Given passage -
·····

The sun and the wind argued about who was stronger.
“Let’s put it to the test,” suggested the wind. “Do you see that man on the street wearing the gray coat? Let’s see who can make him take it off.”

The wind blew fiercely. The man clutched his coat tightly around himself. The wind howled and stormed. Leaves flew, branches shook, but the man only tightened his grip.

The wind exhausted all its strength and finally gave up.

Then it was the sun’s turn. It sent down long, warm rays. Slowly, the man loosened his grip. The warmth increased, and before long, he took off the coat.

The sun won. Warmth triumphed, gently.

When Wanting Turns Into Pressure

So often, we want something very badly. We feel we must have it. And we do everything to achieve it. We ask, explain, repeat ourselves, get offended, grow angry, and finally declare, “That’s enough. I won’t tolerate this anymore.”

And the result?

Often disappointing.

The man tightens his grip on the coat even more. He clings stubbornly to his position. He keeps smoking. He nods in agreement while refilling the cabinets with unhealthy snacks. He continues to give the children everything they want. He stretches out on the couch and no, he still will not go study.

“What else can we do?” frustrated women ask. They have invested enormous energy in a fierce battle that accomplished nothing, except to make matters worse.

Why Does This Happen?

There is a simple and natural rule: force creates resistance.

More precisely, Newton’s third law teaches that every force generates an equal and opposite force.

The moment pressure is applied, something pushes back. When you knead dough, the dough pushes against the bowl. When you force a child to act, he may obey outwardly, but the pressure is redirected inward or toward someone weaker. A sibling, a friend, or even himself.

In marriage, force appears in many forms.
“You can’t continue like this.”
“It’s unhealthy that you…”

·····

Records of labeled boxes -

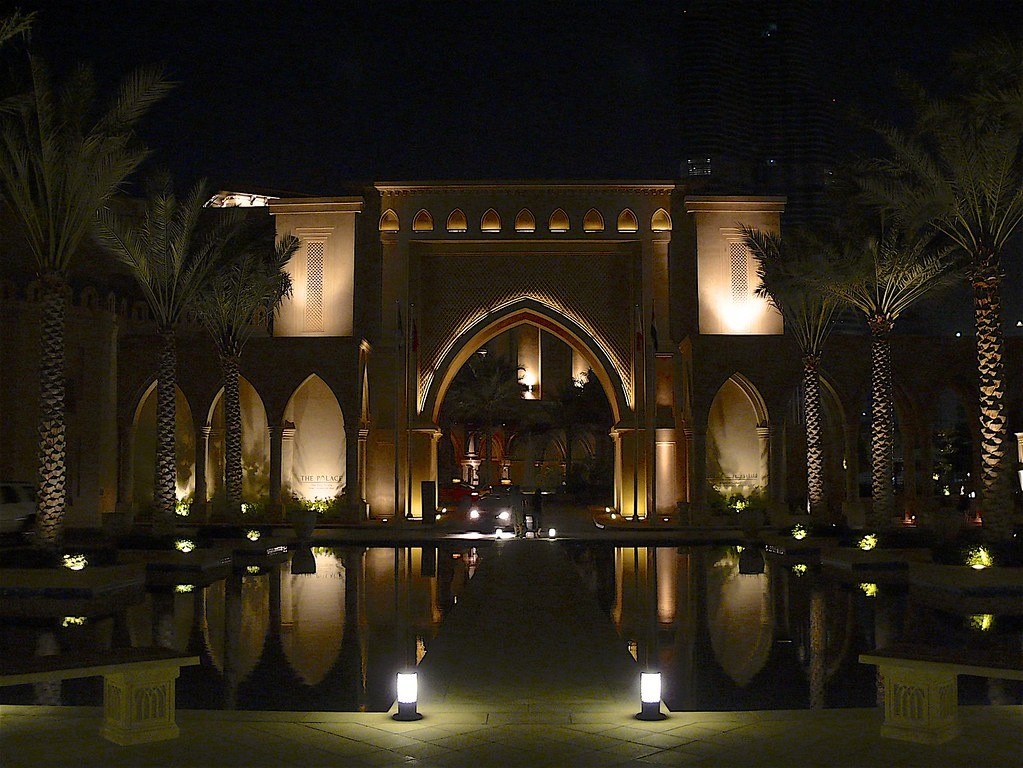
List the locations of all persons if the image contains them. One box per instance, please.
[507,485,528,539]
[532,488,544,538]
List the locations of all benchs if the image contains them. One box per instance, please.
[858,643,1023,745]
[0,645,200,743]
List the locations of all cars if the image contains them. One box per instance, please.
[438,478,527,527]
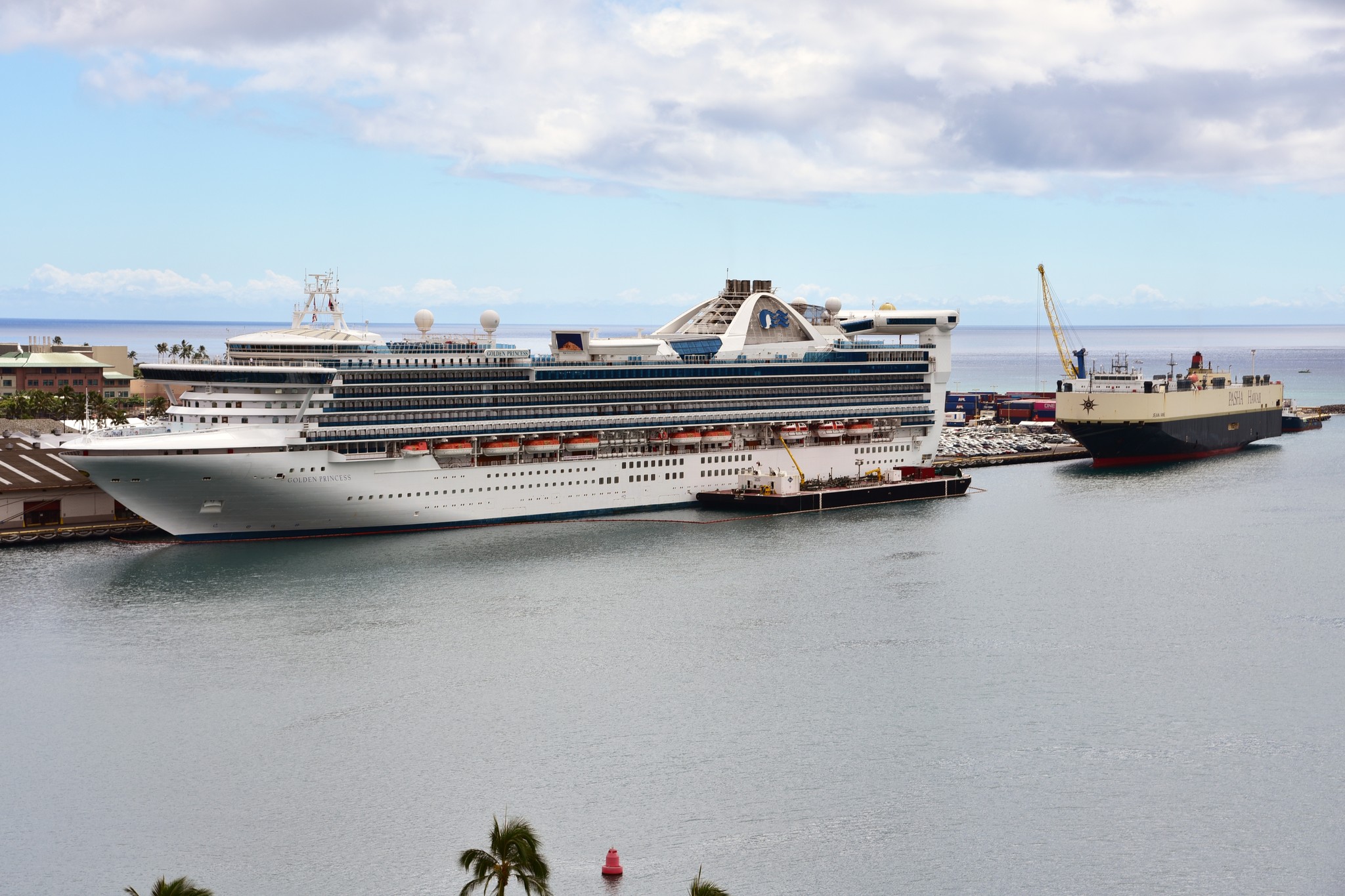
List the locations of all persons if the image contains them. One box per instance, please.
[250,357,253,366]
[133,513,137,519]
[601,358,604,365]
[171,403,174,406]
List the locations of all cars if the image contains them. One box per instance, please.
[937,424,1076,458]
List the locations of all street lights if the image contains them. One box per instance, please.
[972,389,980,426]
[1005,402,1012,438]
[990,386,998,402]
[1041,381,1047,397]
[954,382,961,394]
[140,385,149,422]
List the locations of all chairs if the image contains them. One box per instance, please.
[103,428,135,437]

·····

Written tasks -
A) Answer these questions from the passage on the sun and the wind:
(i) What color was the coat worn by the man the wind pointed out?
(ii) Which law does the passage cite for the rule that force creates resistance?
(iii) In the kneading example, what does the dough push against?
B) Supply a continuation of the passage on the sun and the wind, starting after its last line.

Task-by-task results -
A)
(i) Gray
(ii) Newton's third law
(iii) The bowl

B)
“What kind of example is this for the children?”
“You must…”

Do you feel resistance rising just reading these words?

Force can also appear quietly. Disapproving looks. Heavy sighs. Slamming doors. Silence meant to convince.

Does Pressure Work?

No. On the contrary, it increases resistance.

It may seem effective for a short time, until exhaustion sets in. But like the man with the coat, when pressure is felt, the grip tightens.

He feels threatened. Someone is trying to take something precious from him. His freedom to choose. His identity. His priorities. His way of being.

The power of choice is a gift from Hashem. It defines a person’s humanity. When that gift feels under attack, all inner defenses rise.

And in that battle, everyone loses.

She does not receive what she needs and is left hurt and frustrated.

He is left exhausted, wounded, and disappointed. The one person meant to be his source of support has become someone he is struggling against.

A Different Way Forward

So what can be done?

Change the approach. Stop fighting.

Resist the instinct to fix everything immediately. Choose respect. Respect for the person, for his thoughts, for his desires, for his choices.

The change may not come instantly. But over time, with warmth, trust, and love, it will come, be’ezrat Hashem.

When It Feels Too Hard

“It’s hard for me that he…”
“I really need that…”
“It drives me crazy when…”

At moments like these, remember the sun.

The sun did not argue or accuse. It did not storm or shake the trees. It simply warmed. It softened the atmosphere. And the man realized, on his own, that he no longer needed the coat.

You can support both yourself and him by speaking gently.
“It’s really hard for me when…”
“I know you want me to feel good. I need your help with…”

This is not only about choosing softer words. It is about an inner shift. A deep belief that your husband wants to help you. He wants you to be happy. He wants to give.

Perhaps he does not always know what to give or how. Explain it with kindness. With trust. In a gentle, feminine way, it becomes easier for him to respond.

Rabbi Kanievsky zt”l used to say, “With a husband, only with sweetness.”

Without it, it simply will not work.

So Will I Receive What I Need?

Sometimes yes. Sometimes not.

There may be moments when he truly cannot give what you are asking for, for reasons of his own.

But you do have the power to help both of you move closer. You both want good. You both want to give.

When you stop fighting for what you deserve, he can relax. When the struggle ends, space opens. And when warmth and love are present, giving becomes much easier.

He wants to give.

Trust that.

Be the sun.

Naomi Ben-Zvi is a certified marriage counselor, specializing in guiding couples at the beginning of their journey together.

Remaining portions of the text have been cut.